Many news outlets are covering Apple's latest loss of data today: over 225,000 iCloud accounts have been stolen, along with security certificates, purchase receipts, and other sensitive data. These losses have been caused by malware called KeyRaider.

Obviously, this is a big deal. With the millions of people around the world who use Apple devices, there's ample cause for concern. And even though this malware targeted only iPhones that had been jailbroken, this still makes many people nervous.

This unfortunate breach of Apple's security should serve as a reminder. Take care of your data, no matter how small your business is. Apple is huge, and this is a big embarrassment—imagine what it would be like if it was your company instead.

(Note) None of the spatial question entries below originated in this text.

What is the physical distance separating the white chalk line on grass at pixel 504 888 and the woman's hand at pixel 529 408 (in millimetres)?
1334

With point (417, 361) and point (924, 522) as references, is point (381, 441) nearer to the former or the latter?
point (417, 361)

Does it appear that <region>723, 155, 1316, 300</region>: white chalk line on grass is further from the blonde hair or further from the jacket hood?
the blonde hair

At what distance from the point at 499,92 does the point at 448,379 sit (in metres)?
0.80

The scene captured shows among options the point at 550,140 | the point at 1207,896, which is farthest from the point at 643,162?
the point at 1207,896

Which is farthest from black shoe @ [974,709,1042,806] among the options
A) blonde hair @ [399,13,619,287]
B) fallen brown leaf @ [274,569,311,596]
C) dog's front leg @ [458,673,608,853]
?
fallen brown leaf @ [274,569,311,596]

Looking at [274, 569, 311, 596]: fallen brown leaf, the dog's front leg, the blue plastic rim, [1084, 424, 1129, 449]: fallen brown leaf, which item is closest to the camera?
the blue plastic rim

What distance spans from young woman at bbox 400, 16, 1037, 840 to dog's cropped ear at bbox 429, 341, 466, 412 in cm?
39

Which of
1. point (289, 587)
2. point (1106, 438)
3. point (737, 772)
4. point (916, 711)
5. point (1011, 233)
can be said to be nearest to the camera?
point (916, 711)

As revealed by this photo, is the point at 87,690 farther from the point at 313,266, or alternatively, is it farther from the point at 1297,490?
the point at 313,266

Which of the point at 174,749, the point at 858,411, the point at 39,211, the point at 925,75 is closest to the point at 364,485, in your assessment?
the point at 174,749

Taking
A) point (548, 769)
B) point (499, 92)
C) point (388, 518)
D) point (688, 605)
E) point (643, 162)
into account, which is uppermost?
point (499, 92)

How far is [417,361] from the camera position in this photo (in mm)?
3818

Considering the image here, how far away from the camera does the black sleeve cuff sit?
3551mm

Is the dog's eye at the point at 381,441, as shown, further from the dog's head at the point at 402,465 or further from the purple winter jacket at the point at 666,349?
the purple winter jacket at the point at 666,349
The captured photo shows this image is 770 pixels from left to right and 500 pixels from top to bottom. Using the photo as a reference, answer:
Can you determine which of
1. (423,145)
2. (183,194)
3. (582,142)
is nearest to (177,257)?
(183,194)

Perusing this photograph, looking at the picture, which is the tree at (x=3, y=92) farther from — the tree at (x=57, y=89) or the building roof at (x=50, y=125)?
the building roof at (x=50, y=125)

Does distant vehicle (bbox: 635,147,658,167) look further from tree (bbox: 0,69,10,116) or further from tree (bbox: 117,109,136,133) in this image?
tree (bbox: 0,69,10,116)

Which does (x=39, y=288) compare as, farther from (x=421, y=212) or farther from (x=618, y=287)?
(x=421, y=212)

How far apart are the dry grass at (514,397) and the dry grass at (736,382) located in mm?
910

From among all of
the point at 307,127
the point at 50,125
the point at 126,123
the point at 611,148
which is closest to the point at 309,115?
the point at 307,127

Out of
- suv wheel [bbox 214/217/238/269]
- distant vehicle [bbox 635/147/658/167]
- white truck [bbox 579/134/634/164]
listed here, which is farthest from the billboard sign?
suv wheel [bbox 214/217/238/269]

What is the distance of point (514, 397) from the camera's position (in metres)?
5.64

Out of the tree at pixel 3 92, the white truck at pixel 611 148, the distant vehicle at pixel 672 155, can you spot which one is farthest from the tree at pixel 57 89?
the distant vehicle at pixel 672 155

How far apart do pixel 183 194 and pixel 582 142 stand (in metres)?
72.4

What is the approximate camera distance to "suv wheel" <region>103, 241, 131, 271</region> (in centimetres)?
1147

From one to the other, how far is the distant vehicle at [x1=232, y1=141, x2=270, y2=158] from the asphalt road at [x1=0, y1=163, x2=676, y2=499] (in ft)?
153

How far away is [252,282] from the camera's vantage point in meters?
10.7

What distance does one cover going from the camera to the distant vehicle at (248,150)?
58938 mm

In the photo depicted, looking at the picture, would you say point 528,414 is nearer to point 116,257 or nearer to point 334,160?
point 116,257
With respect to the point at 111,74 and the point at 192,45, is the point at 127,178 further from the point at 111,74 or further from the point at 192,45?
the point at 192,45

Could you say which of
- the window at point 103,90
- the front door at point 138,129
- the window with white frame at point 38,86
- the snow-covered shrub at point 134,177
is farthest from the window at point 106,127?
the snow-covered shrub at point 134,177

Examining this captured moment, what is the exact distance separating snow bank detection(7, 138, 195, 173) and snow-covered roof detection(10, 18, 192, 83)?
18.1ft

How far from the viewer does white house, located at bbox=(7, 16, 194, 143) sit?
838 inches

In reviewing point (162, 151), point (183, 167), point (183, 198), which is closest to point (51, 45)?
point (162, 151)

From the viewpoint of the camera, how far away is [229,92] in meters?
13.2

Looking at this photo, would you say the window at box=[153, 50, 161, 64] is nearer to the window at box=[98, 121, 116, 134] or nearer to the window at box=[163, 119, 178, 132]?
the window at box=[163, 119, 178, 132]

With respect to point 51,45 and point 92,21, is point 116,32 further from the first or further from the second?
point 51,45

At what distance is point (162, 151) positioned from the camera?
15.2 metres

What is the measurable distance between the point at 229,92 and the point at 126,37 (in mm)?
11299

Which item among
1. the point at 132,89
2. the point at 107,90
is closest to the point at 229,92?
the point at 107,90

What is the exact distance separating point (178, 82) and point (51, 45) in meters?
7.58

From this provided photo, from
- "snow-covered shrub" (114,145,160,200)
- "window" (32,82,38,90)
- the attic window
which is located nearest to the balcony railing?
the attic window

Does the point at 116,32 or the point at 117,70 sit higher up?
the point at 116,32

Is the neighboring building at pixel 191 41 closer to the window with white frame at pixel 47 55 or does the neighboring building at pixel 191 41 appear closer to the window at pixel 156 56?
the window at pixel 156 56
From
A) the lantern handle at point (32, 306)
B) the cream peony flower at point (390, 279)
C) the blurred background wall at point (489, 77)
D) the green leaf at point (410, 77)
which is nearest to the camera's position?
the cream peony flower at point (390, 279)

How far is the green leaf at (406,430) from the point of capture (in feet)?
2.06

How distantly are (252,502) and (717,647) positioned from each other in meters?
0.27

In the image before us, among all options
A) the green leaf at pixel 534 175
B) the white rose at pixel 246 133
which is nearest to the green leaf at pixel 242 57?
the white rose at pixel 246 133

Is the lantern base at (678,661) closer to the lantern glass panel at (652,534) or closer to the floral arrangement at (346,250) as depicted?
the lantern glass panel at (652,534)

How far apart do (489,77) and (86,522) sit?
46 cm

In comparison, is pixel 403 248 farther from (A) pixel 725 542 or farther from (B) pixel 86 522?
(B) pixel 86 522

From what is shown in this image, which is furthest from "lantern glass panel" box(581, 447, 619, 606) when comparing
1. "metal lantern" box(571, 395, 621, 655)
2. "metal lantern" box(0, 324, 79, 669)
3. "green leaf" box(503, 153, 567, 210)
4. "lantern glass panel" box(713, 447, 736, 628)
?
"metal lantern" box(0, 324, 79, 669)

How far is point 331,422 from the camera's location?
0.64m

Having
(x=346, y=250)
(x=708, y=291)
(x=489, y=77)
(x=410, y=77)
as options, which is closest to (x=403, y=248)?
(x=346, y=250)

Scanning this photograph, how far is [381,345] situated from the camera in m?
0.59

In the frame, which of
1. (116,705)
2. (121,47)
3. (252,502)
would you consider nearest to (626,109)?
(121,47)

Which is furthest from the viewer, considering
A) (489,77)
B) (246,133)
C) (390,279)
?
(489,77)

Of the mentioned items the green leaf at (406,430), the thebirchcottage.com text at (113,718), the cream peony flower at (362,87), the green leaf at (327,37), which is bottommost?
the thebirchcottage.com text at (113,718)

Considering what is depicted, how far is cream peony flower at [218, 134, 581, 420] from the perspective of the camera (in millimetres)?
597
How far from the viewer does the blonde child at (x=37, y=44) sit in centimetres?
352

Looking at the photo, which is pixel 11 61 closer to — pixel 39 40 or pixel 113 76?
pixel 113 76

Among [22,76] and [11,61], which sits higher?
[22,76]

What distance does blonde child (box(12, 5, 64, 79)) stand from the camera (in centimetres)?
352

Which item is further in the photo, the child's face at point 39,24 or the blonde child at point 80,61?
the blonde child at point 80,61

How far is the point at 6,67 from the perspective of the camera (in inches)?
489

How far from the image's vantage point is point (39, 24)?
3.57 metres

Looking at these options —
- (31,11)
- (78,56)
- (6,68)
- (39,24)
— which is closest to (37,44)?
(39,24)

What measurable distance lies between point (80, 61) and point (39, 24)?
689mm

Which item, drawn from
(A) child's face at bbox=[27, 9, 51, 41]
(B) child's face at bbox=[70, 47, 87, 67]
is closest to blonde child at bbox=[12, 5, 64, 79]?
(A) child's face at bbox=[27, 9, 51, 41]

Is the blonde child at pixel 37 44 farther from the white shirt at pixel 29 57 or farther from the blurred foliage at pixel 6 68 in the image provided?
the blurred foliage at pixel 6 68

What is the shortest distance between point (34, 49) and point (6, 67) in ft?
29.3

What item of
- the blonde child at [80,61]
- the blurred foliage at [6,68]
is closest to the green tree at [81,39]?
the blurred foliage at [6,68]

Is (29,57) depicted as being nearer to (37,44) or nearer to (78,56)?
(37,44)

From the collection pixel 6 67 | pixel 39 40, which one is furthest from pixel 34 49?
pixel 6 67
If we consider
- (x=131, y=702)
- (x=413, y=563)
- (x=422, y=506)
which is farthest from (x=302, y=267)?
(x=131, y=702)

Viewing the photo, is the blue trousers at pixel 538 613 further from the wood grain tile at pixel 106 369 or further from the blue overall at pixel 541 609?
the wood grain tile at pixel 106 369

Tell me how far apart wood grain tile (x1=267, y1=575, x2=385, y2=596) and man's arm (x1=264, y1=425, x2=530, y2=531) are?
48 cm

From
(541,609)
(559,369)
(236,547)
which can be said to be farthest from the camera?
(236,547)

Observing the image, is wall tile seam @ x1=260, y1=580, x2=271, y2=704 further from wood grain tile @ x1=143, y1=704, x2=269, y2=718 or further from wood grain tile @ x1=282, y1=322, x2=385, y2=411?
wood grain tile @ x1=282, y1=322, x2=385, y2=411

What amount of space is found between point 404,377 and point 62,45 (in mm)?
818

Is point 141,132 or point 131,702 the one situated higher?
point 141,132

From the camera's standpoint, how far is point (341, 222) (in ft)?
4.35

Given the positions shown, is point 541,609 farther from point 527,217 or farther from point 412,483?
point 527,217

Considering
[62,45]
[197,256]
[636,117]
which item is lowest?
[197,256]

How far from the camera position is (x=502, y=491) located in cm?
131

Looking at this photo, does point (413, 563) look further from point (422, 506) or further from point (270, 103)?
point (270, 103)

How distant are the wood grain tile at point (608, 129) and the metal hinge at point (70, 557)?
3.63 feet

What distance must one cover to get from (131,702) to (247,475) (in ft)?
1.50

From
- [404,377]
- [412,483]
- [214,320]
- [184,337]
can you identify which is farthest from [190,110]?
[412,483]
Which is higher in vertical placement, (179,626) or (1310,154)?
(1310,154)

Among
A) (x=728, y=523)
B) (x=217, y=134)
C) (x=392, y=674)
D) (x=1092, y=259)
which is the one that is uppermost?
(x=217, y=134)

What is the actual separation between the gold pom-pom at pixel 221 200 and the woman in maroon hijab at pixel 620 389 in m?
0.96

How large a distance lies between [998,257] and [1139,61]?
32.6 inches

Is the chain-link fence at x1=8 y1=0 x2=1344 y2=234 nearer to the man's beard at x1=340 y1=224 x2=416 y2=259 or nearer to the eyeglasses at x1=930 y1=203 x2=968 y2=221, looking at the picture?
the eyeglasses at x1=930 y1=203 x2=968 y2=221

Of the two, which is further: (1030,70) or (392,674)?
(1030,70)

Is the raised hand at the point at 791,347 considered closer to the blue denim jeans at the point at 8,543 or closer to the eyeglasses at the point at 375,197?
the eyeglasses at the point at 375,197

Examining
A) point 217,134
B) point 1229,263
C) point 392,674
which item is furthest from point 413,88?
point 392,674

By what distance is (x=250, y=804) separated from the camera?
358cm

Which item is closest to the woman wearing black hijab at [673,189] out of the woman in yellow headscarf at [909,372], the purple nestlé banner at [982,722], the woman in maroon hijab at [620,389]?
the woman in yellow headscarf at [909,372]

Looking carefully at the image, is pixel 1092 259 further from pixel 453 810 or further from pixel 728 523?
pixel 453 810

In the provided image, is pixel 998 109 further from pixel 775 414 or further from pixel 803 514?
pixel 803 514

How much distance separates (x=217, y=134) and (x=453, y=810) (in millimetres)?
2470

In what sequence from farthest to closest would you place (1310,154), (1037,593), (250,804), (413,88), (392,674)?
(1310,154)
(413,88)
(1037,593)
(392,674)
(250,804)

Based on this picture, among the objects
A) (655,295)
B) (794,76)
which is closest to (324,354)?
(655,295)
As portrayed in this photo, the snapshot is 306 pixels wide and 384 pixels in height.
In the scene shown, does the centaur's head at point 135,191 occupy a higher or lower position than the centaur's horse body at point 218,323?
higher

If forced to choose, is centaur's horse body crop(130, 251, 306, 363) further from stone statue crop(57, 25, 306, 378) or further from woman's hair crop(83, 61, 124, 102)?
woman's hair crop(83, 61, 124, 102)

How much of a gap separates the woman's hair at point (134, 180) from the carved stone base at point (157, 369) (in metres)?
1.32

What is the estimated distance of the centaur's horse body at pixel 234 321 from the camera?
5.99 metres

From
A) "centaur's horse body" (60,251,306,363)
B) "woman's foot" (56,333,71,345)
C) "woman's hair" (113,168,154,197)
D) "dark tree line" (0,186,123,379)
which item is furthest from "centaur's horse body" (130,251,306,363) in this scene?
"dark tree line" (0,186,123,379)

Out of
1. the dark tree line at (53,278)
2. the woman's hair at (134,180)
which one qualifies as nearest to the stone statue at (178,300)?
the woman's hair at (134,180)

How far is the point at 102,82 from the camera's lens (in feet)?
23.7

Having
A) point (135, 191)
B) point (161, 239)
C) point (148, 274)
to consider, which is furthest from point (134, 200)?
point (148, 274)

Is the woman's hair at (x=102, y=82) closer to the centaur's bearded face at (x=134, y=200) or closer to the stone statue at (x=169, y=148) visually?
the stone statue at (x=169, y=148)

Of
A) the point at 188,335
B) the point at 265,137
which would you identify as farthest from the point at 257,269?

To help you out, here are five tips for securing your data:

1. Choose good passwords. This is a no-brainer. Use a service like LastPass or OnePass to generate strong passwords and store them securely so you don't have to remember them.

2. Don't keep customer data that you don't have to. You need to keep customer records for a certain amount of time, but if you have ten years' worth of records, it's time to clean out your computer and your office.

3. Use a secure payment provider for processing credit and debit cards. SmartTrade processes payments through Stripe, which uses industry-standard encryption technology to keep your data safe.

4. Run your updates. Are your mobile and your computer up-to-date? When was the last time you ran your updates? If it's been a long time, you could be missing out on some very important security upgrades.

5. Use a secure backup system like CrashPlan, Carbonite, or BackBlaze. You can keep years and years of records here without leaving them on your computer where they're more vulnerable.

It's not just huge corporations like Apple and Adobe that are the targets of cybercrime; small businesses have been attacked, too. Fortunately, protecting yourself is simple. But you have to make a point to do it and keep it up, or you're inviting hackers to steal your data.